Your answer must be an exact copy of the records, with no pictures included.
-- RECORDS FOR THE EXERCISE follows --
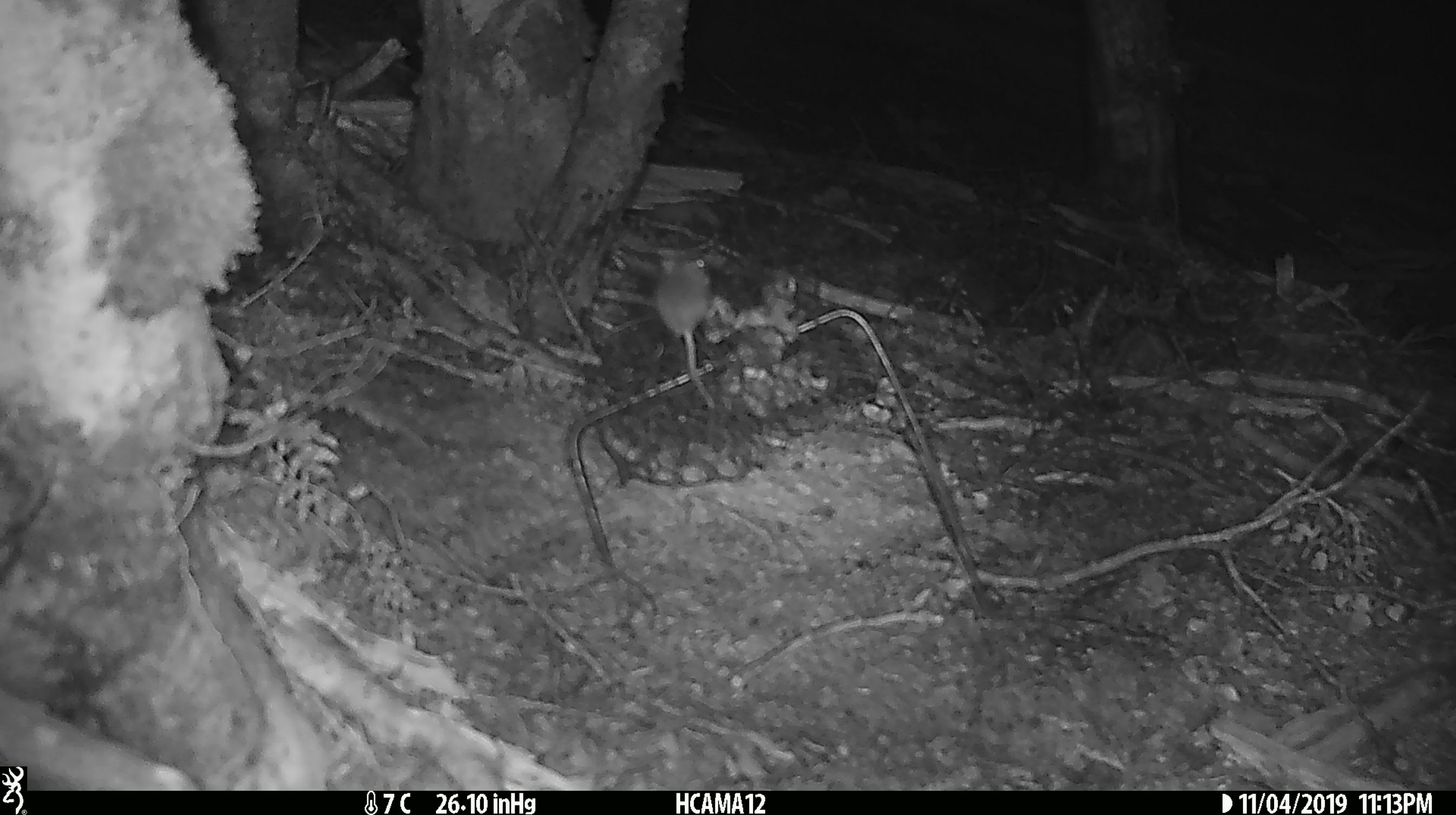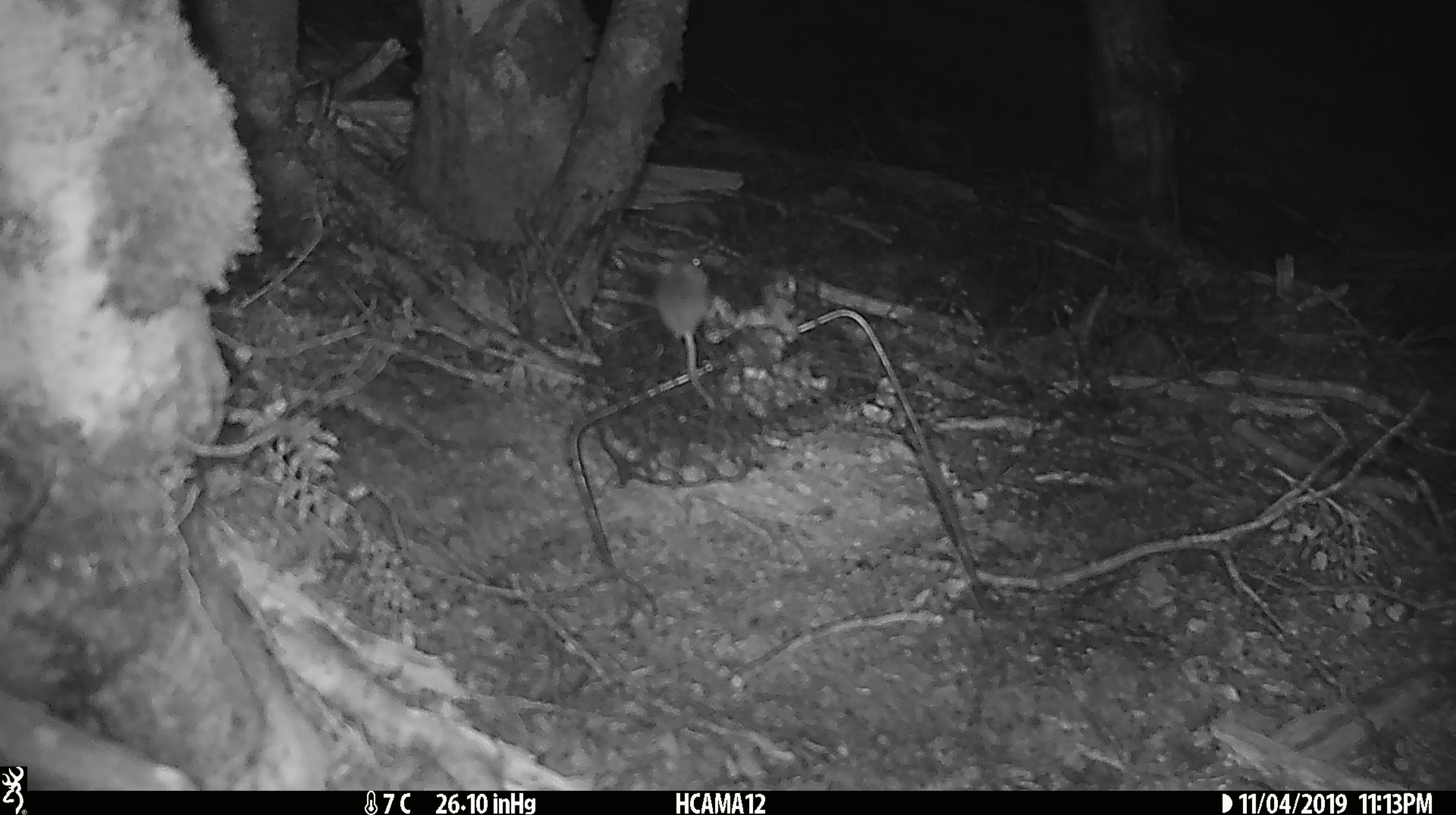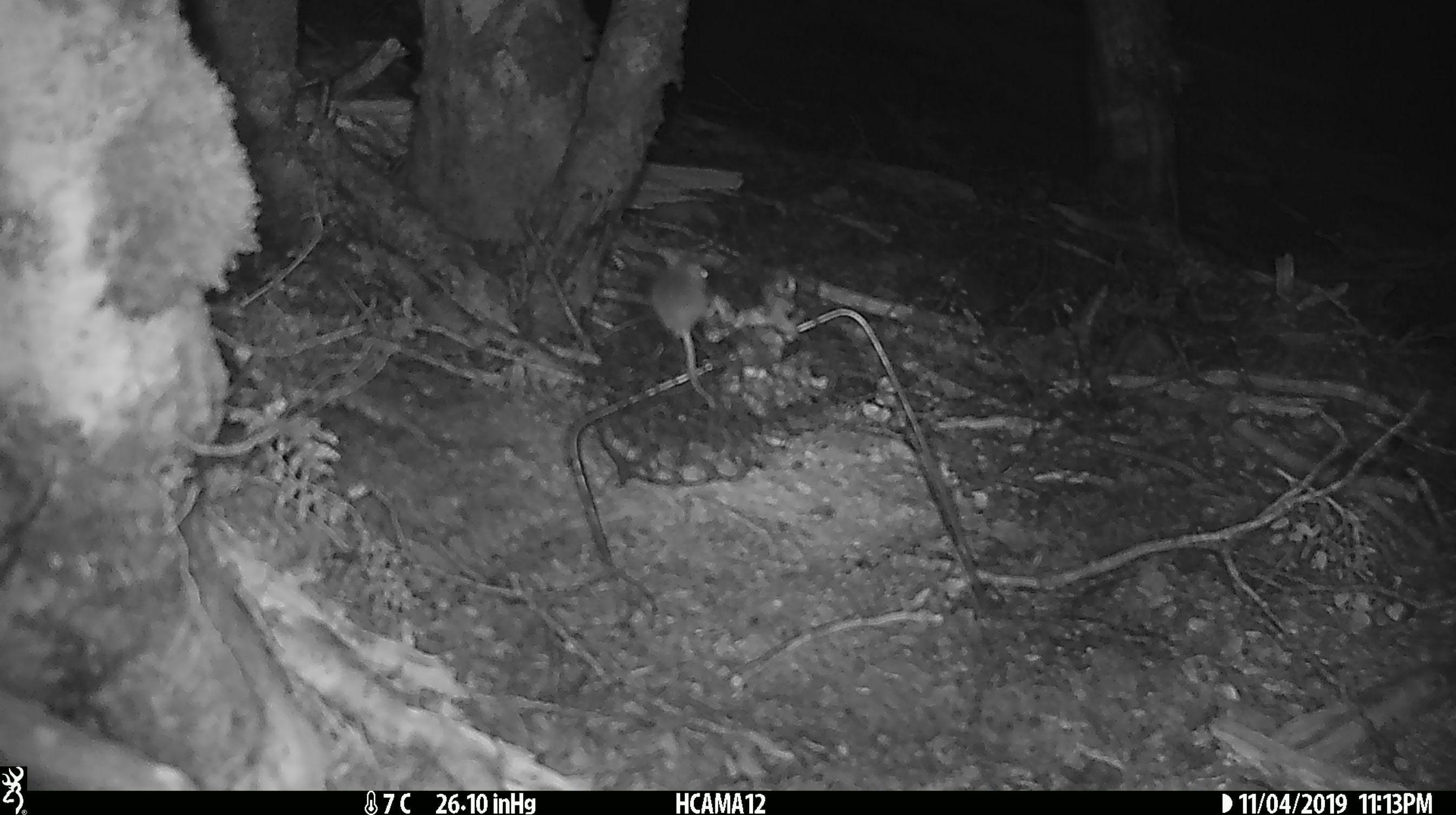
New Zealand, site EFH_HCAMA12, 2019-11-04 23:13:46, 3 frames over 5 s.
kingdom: Animalia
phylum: Chordata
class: Mammalia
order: Rodentia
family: Muridae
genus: Mus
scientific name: Mus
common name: mouse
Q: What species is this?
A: Mouse (Mus).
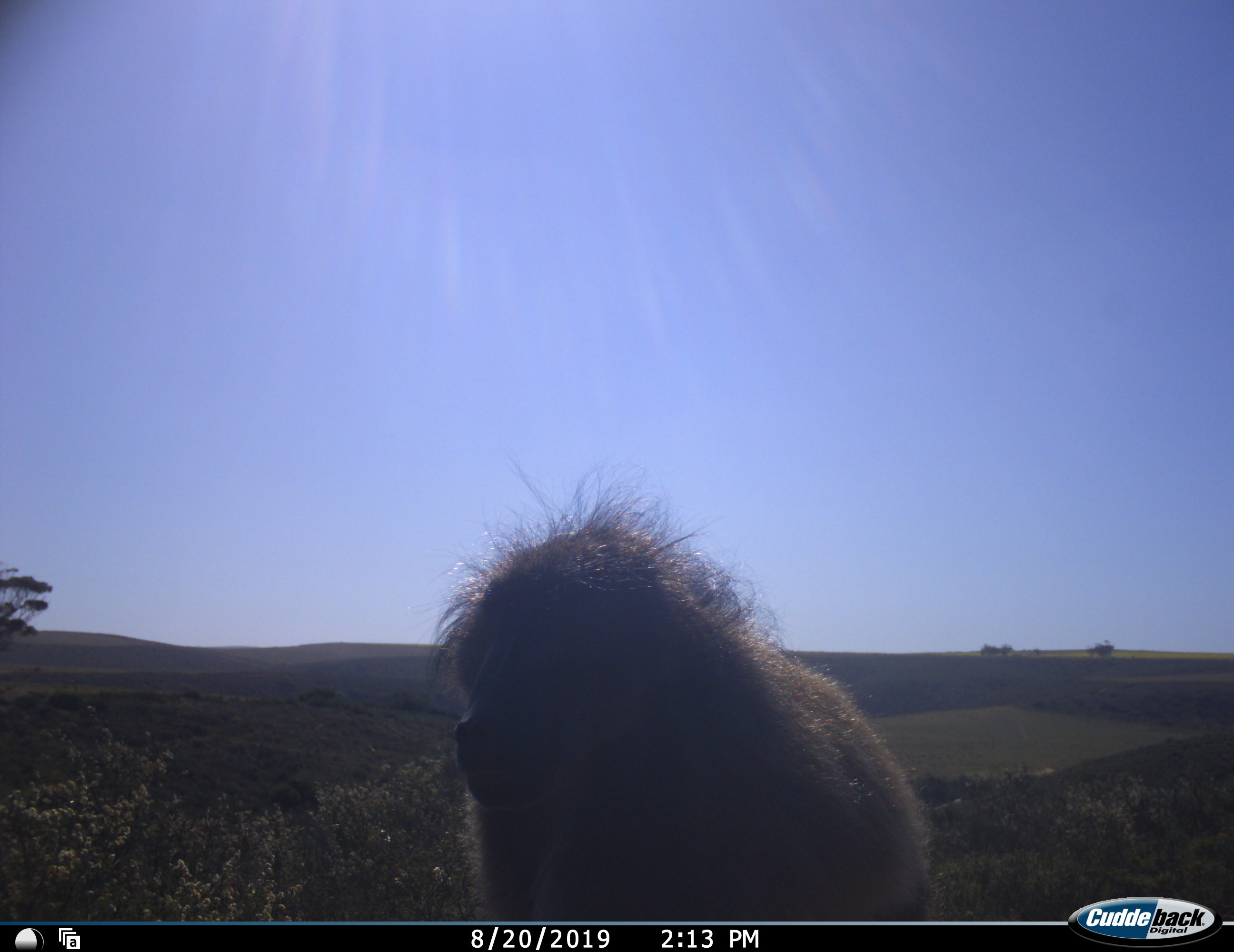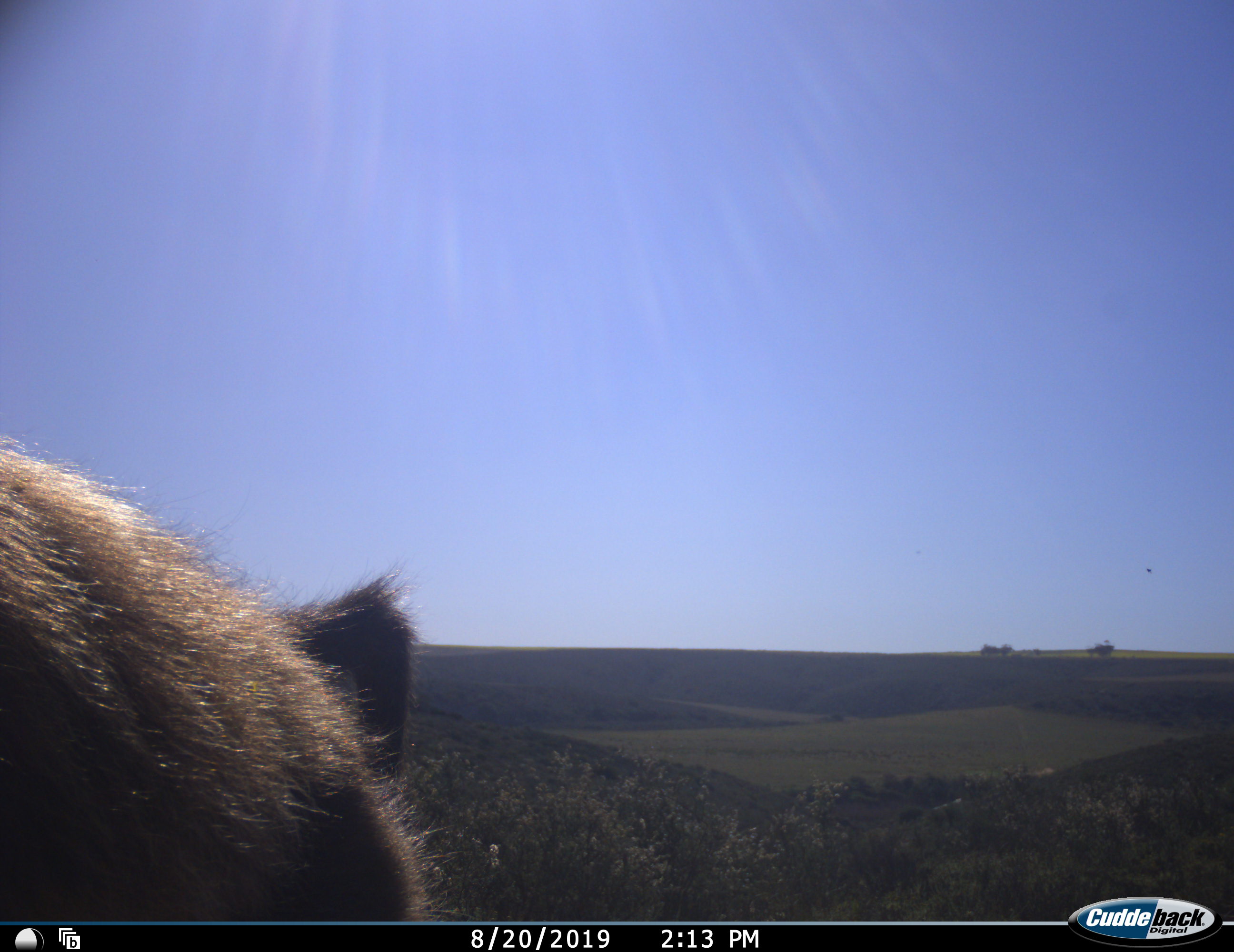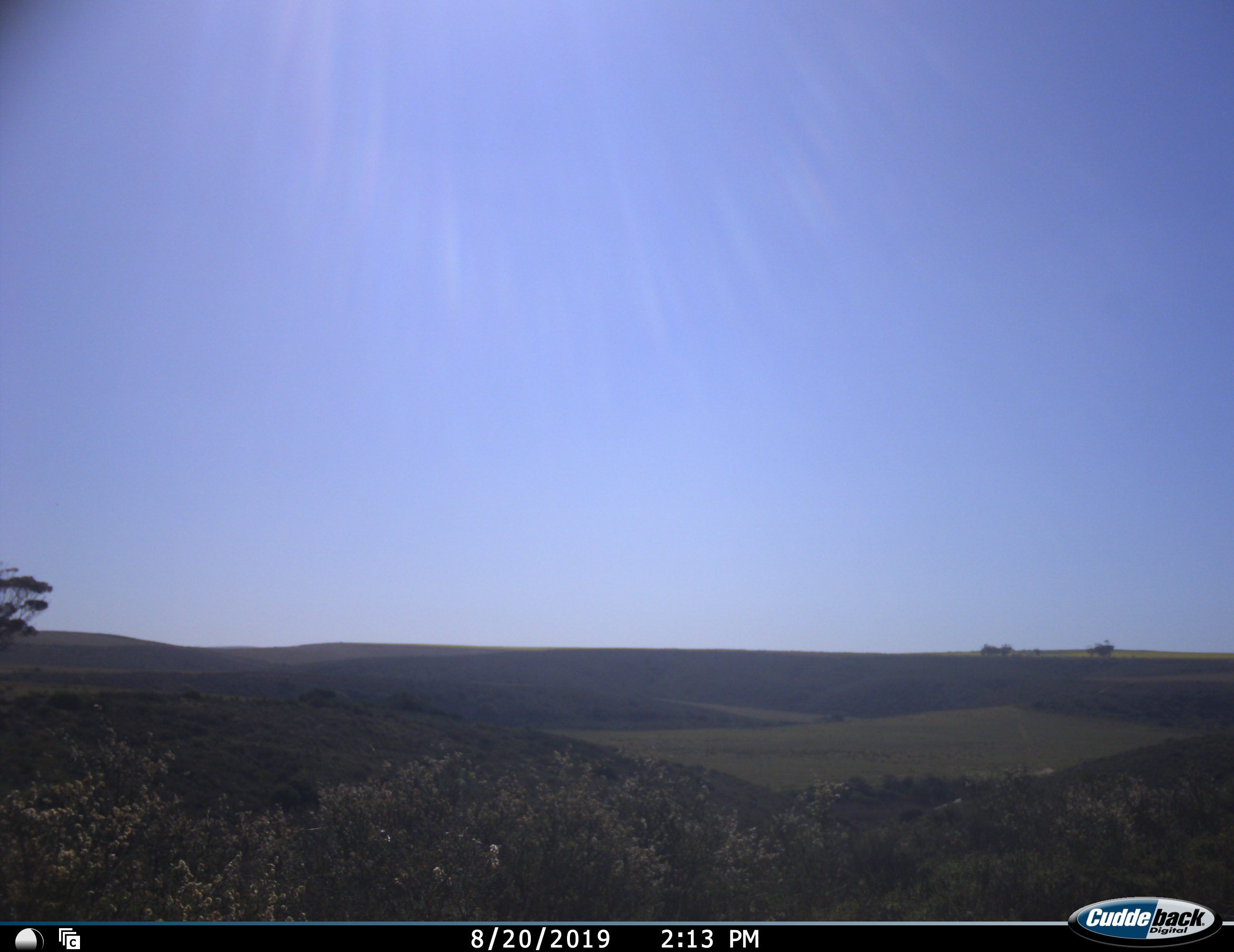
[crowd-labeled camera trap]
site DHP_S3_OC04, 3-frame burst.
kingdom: Animalia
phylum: Chordata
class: Mammalia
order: Primates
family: Cercopithecidae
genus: Papio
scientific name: Papio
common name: baboon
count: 1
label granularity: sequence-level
-- RECORDS FOR THE EXERCISE concluded --
SOLUTION TO THE EXERCISE:
New Zealand, site EFH_HCAMA12, 2019-11-04 23:13:46, 3 frames over 5 s.
kingdom: Animalia
phylum: Chordata
class: Mammalia
order: Rodentia
family: Muridae
genus: Mus
scientific name: Mus
common name: mouse
Q: What species is this?
A: Mouse (Mus).
[crowd-labeled camera trap]
site DHP_S3_OC04, 3-frame burst.
kingdom: Animalia
phylum: Chordata
class: Mammalia
order: Primates
family: Cercopithecidae
genus: Papio
scientific name: Papio
common name: baboon
count: 1
label granularity: sequence-level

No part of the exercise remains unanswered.